**Selected excerpt**
------------------------------------------------------------

In December 1980, the grandmother discovered bruises on Kathy Ann’s body. Further examination by Dr. William Holmes, a pediatrician, confirmed the presence of linear bruises on the buttocks, which were consistent with Kathy Ann’s statement she had been spanked by her father with a belt. Dr. Holmes opined that excessive force had been used in punishing little Kathy Ann; however, a caseworker from CYS concluded the father’s treatment of Kathy Ann did not rise to the level of abuse. In connection with these bruises, the father testified that on a Sunday morning he and his fiancee, Gail, were awakened by Kathy Ann at approximately 7:30 a.m. because she wanted to go to the bathroom. Kathy Ann was directed to go alone to the bathroom which was located on the lower floor of the apartment. Kathy Ann returned to bed at her father’s direction because he and Gail wanted to sleep. When Kathy Ann persisted in her attempts to get out of bed, her persistence was met by the father’s insistence she stay in bed “so she would learn to *476listen”. This contest of wills culminated in three spankings, two by the father and the third perpetrated by Gail using a wooden spoon, and in Kathy Ann’s being locked in her room. The hearing court concluded this incident demonstrated little maturity in the father, stating, “Given the fact that only a year earlier Kathy Ann had been abused by her mother’s boyfriend, [the father and Gail] showed little understanding in this four hour ‘lesson’ which only served to terrify the child.”

------------------------------------------------------------

**Data**
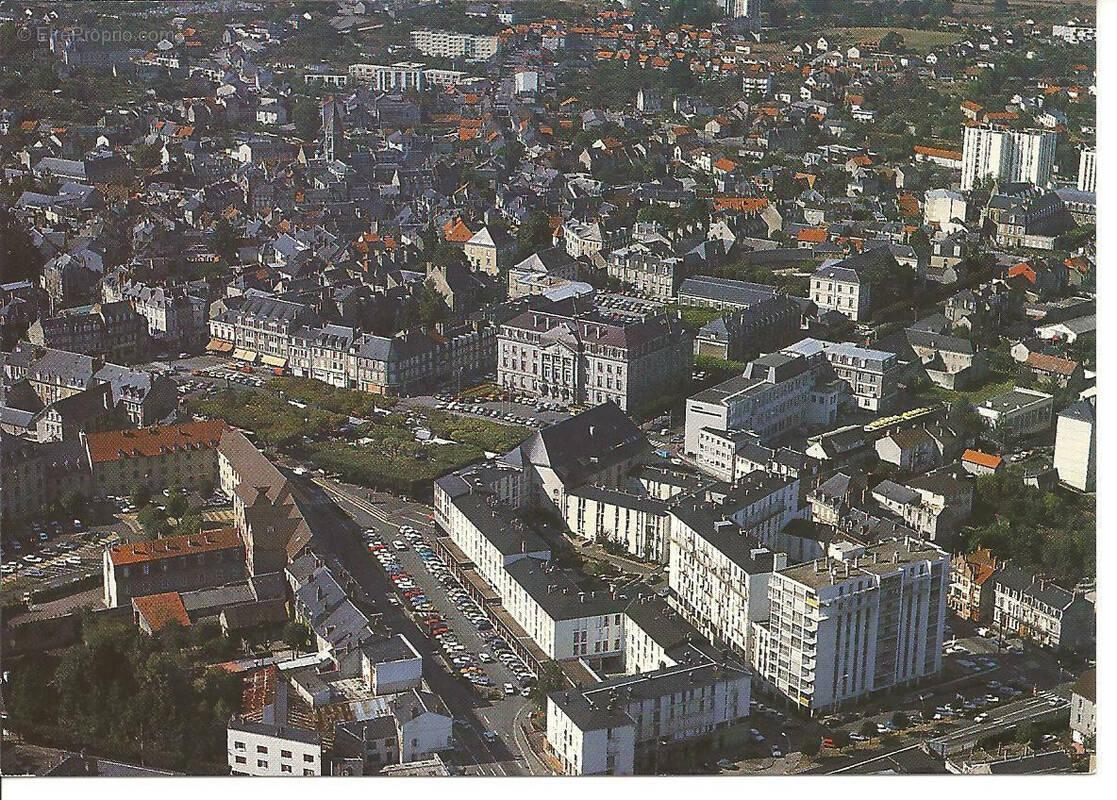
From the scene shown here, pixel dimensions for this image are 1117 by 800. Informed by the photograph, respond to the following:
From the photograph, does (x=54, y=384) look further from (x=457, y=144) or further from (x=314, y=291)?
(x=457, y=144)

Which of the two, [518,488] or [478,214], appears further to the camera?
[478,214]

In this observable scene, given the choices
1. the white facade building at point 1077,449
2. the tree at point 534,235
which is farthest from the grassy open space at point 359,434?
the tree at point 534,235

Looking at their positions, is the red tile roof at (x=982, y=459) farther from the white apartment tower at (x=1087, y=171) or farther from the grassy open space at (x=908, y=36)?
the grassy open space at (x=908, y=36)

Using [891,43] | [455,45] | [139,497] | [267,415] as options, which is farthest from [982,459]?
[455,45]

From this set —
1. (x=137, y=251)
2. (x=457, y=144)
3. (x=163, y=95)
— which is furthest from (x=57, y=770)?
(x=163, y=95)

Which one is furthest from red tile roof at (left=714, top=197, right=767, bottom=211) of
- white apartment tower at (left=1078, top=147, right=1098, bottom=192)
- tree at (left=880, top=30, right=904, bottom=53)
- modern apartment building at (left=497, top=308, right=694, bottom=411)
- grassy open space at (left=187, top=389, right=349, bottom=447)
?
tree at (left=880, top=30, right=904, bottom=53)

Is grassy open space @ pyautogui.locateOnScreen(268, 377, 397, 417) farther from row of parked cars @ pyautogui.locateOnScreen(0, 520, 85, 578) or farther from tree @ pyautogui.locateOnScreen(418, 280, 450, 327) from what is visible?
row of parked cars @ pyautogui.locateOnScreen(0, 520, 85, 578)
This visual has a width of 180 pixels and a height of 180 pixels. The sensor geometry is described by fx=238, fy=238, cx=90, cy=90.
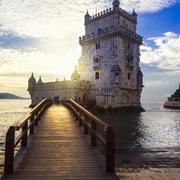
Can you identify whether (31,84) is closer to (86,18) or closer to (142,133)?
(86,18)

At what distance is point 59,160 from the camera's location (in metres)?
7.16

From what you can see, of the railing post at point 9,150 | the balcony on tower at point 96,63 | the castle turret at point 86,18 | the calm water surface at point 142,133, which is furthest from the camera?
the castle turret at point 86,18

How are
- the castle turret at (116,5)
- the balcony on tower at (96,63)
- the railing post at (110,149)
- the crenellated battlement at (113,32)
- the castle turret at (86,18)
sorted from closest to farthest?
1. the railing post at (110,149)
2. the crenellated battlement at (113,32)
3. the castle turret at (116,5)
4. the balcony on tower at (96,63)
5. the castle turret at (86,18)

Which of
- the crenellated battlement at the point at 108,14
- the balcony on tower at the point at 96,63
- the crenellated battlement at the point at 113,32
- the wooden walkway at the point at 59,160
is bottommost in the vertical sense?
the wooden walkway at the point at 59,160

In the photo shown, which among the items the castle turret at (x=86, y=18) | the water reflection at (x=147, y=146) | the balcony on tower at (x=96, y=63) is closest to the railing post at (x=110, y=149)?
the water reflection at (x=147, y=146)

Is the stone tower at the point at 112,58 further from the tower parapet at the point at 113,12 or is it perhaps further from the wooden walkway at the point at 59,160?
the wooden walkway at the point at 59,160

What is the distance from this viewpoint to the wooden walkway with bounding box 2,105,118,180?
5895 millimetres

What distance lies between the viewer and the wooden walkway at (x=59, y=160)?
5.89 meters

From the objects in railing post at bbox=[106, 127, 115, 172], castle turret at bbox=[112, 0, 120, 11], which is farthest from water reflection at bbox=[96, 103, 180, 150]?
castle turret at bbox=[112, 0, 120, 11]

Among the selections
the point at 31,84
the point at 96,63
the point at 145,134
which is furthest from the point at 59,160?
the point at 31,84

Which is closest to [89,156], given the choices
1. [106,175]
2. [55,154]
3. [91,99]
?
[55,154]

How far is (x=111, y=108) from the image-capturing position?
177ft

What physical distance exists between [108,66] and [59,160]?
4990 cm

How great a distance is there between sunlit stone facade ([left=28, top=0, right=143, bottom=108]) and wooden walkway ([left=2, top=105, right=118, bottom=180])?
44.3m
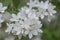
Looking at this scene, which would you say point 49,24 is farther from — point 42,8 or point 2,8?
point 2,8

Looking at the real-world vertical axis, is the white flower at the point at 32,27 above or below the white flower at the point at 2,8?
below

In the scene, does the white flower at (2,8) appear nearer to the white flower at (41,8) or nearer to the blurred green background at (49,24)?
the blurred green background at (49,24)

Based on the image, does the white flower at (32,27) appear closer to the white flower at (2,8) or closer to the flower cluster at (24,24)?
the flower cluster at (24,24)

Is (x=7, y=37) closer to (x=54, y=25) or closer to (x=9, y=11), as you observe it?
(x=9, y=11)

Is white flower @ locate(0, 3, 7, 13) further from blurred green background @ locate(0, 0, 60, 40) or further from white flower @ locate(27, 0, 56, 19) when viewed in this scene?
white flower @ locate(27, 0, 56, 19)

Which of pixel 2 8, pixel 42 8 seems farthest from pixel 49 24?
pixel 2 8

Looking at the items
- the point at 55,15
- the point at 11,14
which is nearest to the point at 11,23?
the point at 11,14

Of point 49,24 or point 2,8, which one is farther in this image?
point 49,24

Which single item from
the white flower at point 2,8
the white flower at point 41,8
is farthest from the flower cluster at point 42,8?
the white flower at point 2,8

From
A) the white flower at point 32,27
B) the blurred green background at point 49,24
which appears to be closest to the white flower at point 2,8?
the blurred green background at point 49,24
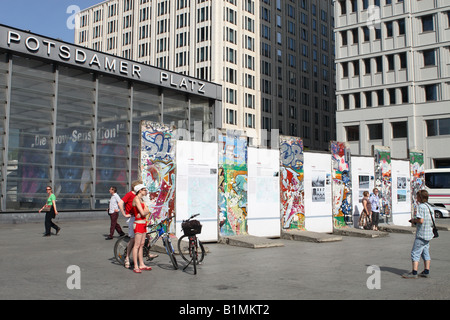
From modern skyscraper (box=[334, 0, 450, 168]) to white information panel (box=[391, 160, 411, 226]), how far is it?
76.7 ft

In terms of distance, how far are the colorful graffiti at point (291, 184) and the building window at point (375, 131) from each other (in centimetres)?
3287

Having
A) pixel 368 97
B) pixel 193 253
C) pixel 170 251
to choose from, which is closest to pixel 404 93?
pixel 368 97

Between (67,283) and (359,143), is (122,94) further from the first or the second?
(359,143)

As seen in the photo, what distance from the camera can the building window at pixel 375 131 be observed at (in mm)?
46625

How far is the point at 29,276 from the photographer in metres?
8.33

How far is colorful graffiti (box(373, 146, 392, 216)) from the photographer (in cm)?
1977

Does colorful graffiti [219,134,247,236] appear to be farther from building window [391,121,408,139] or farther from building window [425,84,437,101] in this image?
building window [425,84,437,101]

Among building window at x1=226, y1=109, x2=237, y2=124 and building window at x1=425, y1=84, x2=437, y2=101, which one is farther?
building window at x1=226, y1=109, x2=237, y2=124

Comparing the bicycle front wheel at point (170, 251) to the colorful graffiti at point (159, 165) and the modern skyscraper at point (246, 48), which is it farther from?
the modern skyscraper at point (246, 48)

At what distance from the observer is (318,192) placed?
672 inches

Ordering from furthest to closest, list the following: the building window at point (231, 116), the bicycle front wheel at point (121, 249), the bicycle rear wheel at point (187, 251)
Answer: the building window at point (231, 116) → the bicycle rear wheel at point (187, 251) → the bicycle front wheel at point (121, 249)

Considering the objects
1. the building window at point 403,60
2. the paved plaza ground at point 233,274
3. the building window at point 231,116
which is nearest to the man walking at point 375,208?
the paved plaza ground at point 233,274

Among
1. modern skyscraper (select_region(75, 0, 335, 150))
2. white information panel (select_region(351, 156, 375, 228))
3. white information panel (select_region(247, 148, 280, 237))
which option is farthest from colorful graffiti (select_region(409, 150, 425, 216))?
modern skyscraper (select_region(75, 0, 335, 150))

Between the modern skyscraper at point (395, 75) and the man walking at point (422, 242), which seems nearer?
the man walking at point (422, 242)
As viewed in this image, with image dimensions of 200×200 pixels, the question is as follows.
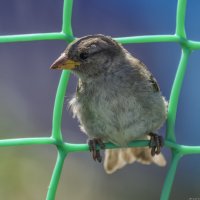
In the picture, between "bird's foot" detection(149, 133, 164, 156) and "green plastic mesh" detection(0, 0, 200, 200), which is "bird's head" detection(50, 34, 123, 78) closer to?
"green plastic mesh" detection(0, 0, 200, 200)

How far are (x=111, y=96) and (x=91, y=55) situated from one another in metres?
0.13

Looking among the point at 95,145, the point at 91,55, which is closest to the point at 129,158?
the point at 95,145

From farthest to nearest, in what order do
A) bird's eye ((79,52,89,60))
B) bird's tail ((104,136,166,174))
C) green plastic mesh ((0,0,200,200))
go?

------------------------------------------------------------

**Tasks to perform**
**a)** Can you condense the paragraph of the court excerpt that begins "In December 1980" into a short bulleted list that keeps its main facts?
**b)** Could you carry on the court excerpt about Kathy Ann's bruises and punishment from the point where it ends?
The items stand apart from the court excerpt and are separate material.

**Answers to the problems**
**a)**
- In December 1980, Kathy Ann's grandmother found bruises on her body.
- Pediatrician Dr. William Holmes confirmed linear bruises on her buttocks. They were consistent with her statement that her father had spanked her with a belt, and he judged that excessive force had been used.
- A CYS caseworker concluded that the father's treatment did not rise to the level of abuse.
- The father testified that Kathy Ann woke him and his fiancee, Gail, around 7:30 one Sunday morning because she needed the bathroom. She was told to go alone to the bathroom on the lower floor and then sent back to bed so the couple could sleep.
- She kept trying to get up, and the father insisted she stay in bed "so she would learn to listen." This ended in three spankings and in Kathy Ann being locked in her room. The father gave two of the spankings, and Gail gave the third with a wooden spoon.
- The hearing court found that the incident showed little maturity in the father. Because Kathy Ann had been abused by her mother's boyfriend only a year earlier, the court said the father and Gail showed little understanding in this four-hour "lesson," which only terrified the child.

**b)**
Although unemployed, the father has insisted Kathy Ann attend day care school for approximately ten hours each day, from 7:30 or 7:45 a.m. until 5:20 p.m. “so she could learn to play with other children and to be a little girl.” The father’s placement of Kathy Ann in a day care center for approximately ten hours per day, coupled with the fact that during his lengthy separation from Kathy Ann prior to July 1980 the father only saw Kathy Ann about five times led the hearing court to conclude the father’s interest in Kathy Ann is “questionable.” Superior Court rejected this conclusion, on the theory that appellate courts are not bound by the conclusions or inferences drawn by the hearing court. Although we have held that the scope of review in custody matters is of the broadest type, and appellate courts are not bound by deductions or inferences made by a trial court, nevertheless, appellate courts “may not, and in fact cannot, substitute their own findings of fact with respect to the parties’ emotional feelings and attitudes towards one another,” Commonwealth ex rel. Zaffarano v. Genaro, 500 Pa. 256, 263, 455 A.2d 1180, 1183 (1983), and this is so because being personally exposed to the witness’s demeanor, the hearing judge is in the best position to determine sincerity and truthfulness in this regard. Thus, Superior Court’s rejection of the lower court’s factual determination and substitution of its own conclusion constituted impermissible appellate fact finding on this record.

The hearing court’s determination that the maternal grandparents will provide a stable and loving home which will serve Kathy Ann’s best interests is amply supported by *477the record and should not be disturbed. Therefore, we reverse the order of the Superior Court and reinstate the order of the Court of Common Pleas of Montgomery County.

Reversed.

NIX, J., did not participate in the consideration or decision of this matter.